Nathan se réinstalla plus classiquement et sortit une pièce d’or de sa poche. Il l’envoya au couturier, puis recommença l’opération deux fois.
— Ce serait très aimable, oui… (Le Prophète fit mine d’hésiter, puis il envoya une quatrième pièce à l’homme.) Il est tard, mais vous pourrez sans doute convaincre l’aubergiste de nous servir à dîner quand nous arriverons. Après une journée de voyage, rien de tel qu’un bon repas ! (Il brandit un index menaçant sur le couturier.) Je veux la meilleure suite, mon brave. Pas question qu’on nous relègue dans un trou à rats.
— Mon seigneur, il n’y a pas de chambre, à la Bruyère, qu’on puisse qualifier de trou à rats. Même quand on est habitué au plus grand luxe, comme vous. Combien de temps comptez-vous rester dans ce superbe établissement ?
Avec une nonchalance étudiée, Nathan chassa une poussière imaginaire du jabot de sa chemise.
— Jusqu’à ce que l’empereur Jagang me demande, bien entendu.
— Bien entendu… Et la robe, vous la prenez, messire ?
— Il faudra bien faire avec, pour la vie de tous les jours. Qu’avez-vous de plus élégant ?
— Puis-je vous montrer mes plus beaux modèles ? (Nathan acquiesça.) Ma dame essaiera ceux que vous préférez.
— Procédons comme ça, approuva le Prophète. Je suis un homme aux goûts raffinés, et, comme vous le voyez, je ne manque pas d’expérience. Étonnez-moi, mon brave, et vous ne serez pas déçu du résultat.
— Je reviendrai vite, seigneur, fit le couturier.
Il sortit au pas de course.
Dès qu’il fut parti, Clarissa eut un sourire incrédule.
— Nathan, c’est la plus jolie robe que j’aie jamais vue, et vous voulez mieux ?
— Rien n’est trop beau pour la concubine de l’empereur. La femme qui portera son enfant !

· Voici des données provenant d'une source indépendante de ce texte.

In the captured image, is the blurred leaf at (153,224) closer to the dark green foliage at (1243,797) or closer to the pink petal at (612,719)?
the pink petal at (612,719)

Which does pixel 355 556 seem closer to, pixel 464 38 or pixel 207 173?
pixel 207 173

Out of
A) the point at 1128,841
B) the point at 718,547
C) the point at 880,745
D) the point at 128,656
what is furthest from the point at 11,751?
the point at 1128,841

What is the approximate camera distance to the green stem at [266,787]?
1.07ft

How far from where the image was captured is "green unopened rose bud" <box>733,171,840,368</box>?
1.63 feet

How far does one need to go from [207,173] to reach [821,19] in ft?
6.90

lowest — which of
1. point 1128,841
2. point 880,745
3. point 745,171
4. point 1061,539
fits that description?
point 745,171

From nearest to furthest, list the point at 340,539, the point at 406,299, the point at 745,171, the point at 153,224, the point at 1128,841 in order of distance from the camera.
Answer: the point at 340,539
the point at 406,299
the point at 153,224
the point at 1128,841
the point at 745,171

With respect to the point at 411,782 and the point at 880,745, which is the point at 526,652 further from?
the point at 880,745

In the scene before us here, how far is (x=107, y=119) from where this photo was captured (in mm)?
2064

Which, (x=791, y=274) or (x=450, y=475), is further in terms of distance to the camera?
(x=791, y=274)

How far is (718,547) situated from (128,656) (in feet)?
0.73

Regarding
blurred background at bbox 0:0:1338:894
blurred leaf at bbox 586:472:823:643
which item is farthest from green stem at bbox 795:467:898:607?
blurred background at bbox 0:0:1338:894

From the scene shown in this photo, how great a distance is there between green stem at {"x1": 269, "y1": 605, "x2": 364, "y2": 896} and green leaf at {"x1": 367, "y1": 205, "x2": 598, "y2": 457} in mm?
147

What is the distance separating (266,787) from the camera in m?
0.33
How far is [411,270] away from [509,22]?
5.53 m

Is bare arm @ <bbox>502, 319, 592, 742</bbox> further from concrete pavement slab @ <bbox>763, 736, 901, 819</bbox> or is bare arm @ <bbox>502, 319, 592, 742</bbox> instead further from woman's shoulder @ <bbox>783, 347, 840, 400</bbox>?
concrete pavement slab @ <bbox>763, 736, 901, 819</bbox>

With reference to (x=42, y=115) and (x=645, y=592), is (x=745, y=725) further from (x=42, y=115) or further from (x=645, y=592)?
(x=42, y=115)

Clarissa frissonna en entendant le Prophète lui répéter ces absurdités. Parfois, quand elle sondait ses yeux bleus, elle avait le sentiment, un court instant qu’il était fou à lier. Mais dès qu’il lui souriait avec son extraordinaire sérénité, la confiance revenait, plus forte qu’avant.
Nathan était l’homme le plus audacieux qu’elle ait connu. Et il l’avait arrachée aux griffes d’une bande de brutes, à Renwold. Depuis, il l’avait tirée d’une multitude de situations apparemment désespérées.

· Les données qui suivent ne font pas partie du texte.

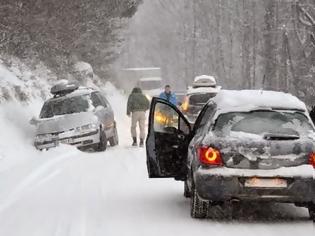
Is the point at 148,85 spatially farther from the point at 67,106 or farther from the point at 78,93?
the point at 67,106

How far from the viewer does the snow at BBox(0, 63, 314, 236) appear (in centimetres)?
918

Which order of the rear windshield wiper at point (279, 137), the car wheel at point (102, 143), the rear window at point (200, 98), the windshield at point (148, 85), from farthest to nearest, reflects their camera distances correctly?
the windshield at point (148, 85) < the rear window at point (200, 98) < the car wheel at point (102, 143) < the rear windshield wiper at point (279, 137)

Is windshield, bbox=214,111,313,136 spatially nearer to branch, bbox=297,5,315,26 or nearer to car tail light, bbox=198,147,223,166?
car tail light, bbox=198,147,223,166

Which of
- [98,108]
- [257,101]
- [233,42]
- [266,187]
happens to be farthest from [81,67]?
[233,42]

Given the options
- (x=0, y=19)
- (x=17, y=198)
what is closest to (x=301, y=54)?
(x=0, y=19)

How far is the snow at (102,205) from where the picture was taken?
9.18 meters

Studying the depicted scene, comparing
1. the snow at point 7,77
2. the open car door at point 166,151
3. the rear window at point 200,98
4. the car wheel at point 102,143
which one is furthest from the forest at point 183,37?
the rear window at point 200,98

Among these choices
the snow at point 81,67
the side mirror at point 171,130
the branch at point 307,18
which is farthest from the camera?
the snow at point 81,67

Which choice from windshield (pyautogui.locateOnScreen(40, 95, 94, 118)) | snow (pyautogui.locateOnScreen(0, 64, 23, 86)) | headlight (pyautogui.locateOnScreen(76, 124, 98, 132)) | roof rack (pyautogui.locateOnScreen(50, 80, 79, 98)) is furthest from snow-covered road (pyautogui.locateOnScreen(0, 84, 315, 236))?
snow (pyautogui.locateOnScreen(0, 64, 23, 86))

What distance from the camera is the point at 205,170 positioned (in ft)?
31.1

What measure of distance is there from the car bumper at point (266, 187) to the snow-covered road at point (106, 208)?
37 centimetres

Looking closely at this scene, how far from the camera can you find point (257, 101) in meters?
9.90

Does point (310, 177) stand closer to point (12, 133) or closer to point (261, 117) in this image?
point (261, 117)

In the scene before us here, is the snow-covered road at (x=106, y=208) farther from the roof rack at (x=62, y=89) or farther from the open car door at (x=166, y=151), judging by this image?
the roof rack at (x=62, y=89)
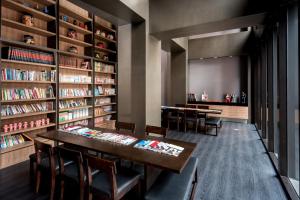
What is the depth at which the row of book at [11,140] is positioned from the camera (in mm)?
3080

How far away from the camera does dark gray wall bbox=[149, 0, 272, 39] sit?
3.21 meters

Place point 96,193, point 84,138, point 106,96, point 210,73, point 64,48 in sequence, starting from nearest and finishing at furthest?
point 96,193
point 84,138
point 64,48
point 106,96
point 210,73

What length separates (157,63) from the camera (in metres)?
4.50

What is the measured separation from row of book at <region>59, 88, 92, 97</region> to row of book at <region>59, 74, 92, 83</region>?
0.69 ft

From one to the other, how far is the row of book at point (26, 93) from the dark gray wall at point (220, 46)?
18.9 ft

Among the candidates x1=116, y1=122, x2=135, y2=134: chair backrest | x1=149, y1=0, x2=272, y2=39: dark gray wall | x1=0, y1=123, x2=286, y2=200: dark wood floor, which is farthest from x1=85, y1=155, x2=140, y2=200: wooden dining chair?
x1=149, y1=0, x2=272, y2=39: dark gray wall

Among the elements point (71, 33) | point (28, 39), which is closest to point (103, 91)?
point (71, 33)

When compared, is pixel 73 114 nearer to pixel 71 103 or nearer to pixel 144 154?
pixel 71 103

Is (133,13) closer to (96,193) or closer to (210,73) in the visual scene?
(96,193)

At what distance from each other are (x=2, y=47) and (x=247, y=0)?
4401 mm

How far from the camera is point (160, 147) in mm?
2018

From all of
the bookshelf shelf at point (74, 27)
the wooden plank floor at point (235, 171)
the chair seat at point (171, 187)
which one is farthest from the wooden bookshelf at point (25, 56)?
the wooden plank floor at point (235, 171)

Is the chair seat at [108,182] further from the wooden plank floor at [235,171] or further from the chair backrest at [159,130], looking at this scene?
the wooden plank floor at [235,171]

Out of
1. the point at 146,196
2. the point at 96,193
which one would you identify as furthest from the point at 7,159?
the point at 146,196
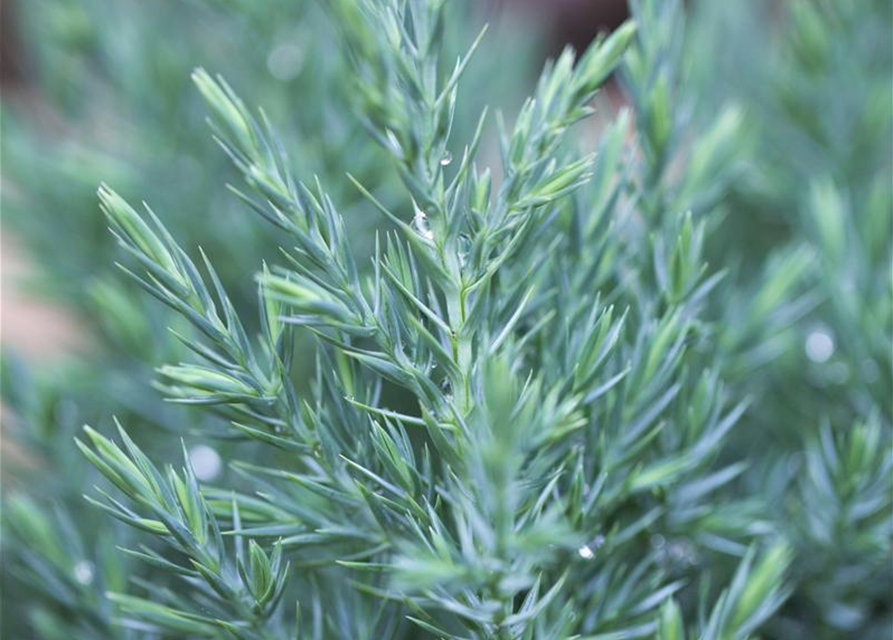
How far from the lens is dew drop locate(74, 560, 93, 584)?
28 centimetres

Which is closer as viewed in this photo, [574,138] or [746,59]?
[574,138]

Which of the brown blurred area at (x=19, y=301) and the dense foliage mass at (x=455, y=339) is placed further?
the brown blurred area at (x=19, y=301)

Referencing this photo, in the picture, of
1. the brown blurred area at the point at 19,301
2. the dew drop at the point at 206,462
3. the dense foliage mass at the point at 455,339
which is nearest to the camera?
the dense foliage mass at the point at 455,339

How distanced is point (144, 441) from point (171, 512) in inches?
7.0

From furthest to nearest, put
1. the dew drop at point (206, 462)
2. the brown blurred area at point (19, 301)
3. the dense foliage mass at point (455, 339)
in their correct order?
the brown blurred area at point (19, 301)
the dew drop at point (206, 462)
the dense foliage mass at point (455, 339)

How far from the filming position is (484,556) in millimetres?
188

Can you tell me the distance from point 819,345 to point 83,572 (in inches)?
10.6

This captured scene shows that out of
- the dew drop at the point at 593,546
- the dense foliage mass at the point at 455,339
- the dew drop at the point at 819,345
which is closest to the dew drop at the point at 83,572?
the dense foliage mass at the point at 455,339

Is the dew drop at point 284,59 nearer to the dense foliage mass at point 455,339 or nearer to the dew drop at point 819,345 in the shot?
the dense foliage mass at point 455,339

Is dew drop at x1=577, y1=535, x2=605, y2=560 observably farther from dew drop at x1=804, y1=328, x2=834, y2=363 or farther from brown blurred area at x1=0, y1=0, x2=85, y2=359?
brown blurred area at x1=0, y1=0, x2=85, y2=359

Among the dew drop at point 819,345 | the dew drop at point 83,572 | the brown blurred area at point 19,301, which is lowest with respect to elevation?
the dew drop at point 83,572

Pour être aussi téméraire, ne fallait-il pas avoir un grain de folie ?
— Nathan, j’ai confiance en vous, et je ferai tout ce que vous voudrez. Mais dites-moi tout : est-ce une histoire que vous inventez pour tromper nos ennemis, ou ce que vous avez vu dans mon avenir ?
Nathan se leva. Avec une étrange délicatesse, presque féminine, il prit la main de Clarissa et la posa sur son cœur. Puis il regarda la jeune femme dans les yeux.
— Mon enfant, c’est une simple fable, dans l’intérêt de ma mission. Je n’ai rien vu de tel dans ton avenir. Me connaissant, tu sais que je ne te mentirais pas. Nous prendrons d’énormes risques, c’est une certitude. Mais pour l’instant, détends-toi et profite de la vie. Nous sommes forcés d’attendre, alors pourquoi ne pas nous amuser un peu ? Tu as juré de m’obéir en tout, et je sais que tu le feras. Jusque-là, je veux te choyer et te rendre heureuse.
— Mais ne devrions-nous pas nous cacher dans un endroit isolé, loin des regards ?
— Comme des criminels ou des fugitifs stupides ? C’est le meilleur moyen de se faire prendre ! Quand on traque quelqu’un, on ne le cherche jamais sur la place publique, au grand jour. Tant que nous devrons nous dissimuler, le plus efficace sera de rester en pleine vue.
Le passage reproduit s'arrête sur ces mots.